Generally, the most reactive amino acids are those that contain nucleophilic sulfur-containing side chains, like taurine, cysteine, and methionine or aromatic side chains like tryptophan, tyrosine, and phenylalanine [38]. Peptides those show antioxidant activities to offset reactive species also encompass metal chelating activities to work against excess free radicals. This mechanism involves ion chelation through pre-oxidative transition metals like Iron (Fe2+), Copper (Cu2+), and Lead (Pb2+). These small peptides along with antioxidant activities, metal chelating activities also demonstrate anti-inflammatory, neuroprotective, and anti-allergy activities [47].

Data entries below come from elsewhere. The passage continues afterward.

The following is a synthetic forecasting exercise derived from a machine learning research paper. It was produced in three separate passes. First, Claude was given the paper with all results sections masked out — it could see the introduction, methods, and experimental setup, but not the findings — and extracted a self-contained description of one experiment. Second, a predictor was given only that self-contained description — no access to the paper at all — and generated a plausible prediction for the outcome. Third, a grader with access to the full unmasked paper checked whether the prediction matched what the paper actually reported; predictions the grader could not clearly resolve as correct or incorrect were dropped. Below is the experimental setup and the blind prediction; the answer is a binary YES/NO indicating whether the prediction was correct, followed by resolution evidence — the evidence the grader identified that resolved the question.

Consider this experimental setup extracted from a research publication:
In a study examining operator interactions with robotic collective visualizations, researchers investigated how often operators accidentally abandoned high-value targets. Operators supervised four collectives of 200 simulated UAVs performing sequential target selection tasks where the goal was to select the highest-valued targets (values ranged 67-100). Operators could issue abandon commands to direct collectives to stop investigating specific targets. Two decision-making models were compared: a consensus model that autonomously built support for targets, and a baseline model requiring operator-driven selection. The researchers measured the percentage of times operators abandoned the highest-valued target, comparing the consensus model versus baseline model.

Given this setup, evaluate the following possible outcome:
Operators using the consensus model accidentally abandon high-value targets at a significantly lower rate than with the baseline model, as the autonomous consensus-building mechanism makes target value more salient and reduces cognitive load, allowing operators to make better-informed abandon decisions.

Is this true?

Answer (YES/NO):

Multiple species of fishes have been reported to contain various kinds of antioxidant compounds. Compounds that are present in fish include amino acids, antioxidant enzymes and peptides, ascorbic acid, carotenoids, as well as phenolic compounds.
Antioxidant peptides purified from fish typically contain 2–16 amino acid residues [48]. The antioxidant efficacy of any protein is determined mainly by their amino acid composition, sequence, location of amino acids in the peptides, and their hydrophobicity. Studies reveal that peptides with higher antioxidant activities contain greater amounts of hydrophobic amino acids. These peptides are rich in histidine, proline, methionine, cysteine, tyrosine, tryptophan, and phenylalanine [49].
Recently, a peptide fraction with a molecular weight of approximately 10 kDa isolated from fish protein hydrolysate of Cod skeletons, confirmed to have (unlike fractions with molecular weights of 3, 5, and 30 kDa) high antioxidative activity [50]. Antioxidant activity was also found in the protein hydrolysates of Yellowfin sole, (Limanda aspera) extracted from its skeletons [51].
Antioxidative peptides have been isolated from different parts of fish (head, frames, bones, scales, viscera, etc.), and from different fish species employing enzymatic hydrolysis. In an experiment, the antioxidative properties of hydrolysates of Yellow stripe trevally, Selaroides leptolepis, were found to be dependent on the degree of hydrolysis of fractions and the type of the enzyme used [52]. A peptide fraction of 1.77 kDa molecular weight obtained employing enzymatic hydrolysis using Flavourzyme demonstrated an elevated amount of antioxidant effects. Similar antioxidant properties were exhibited by fish peptides fraction of 2.44 kDa, obtained using Alcalase enzyme.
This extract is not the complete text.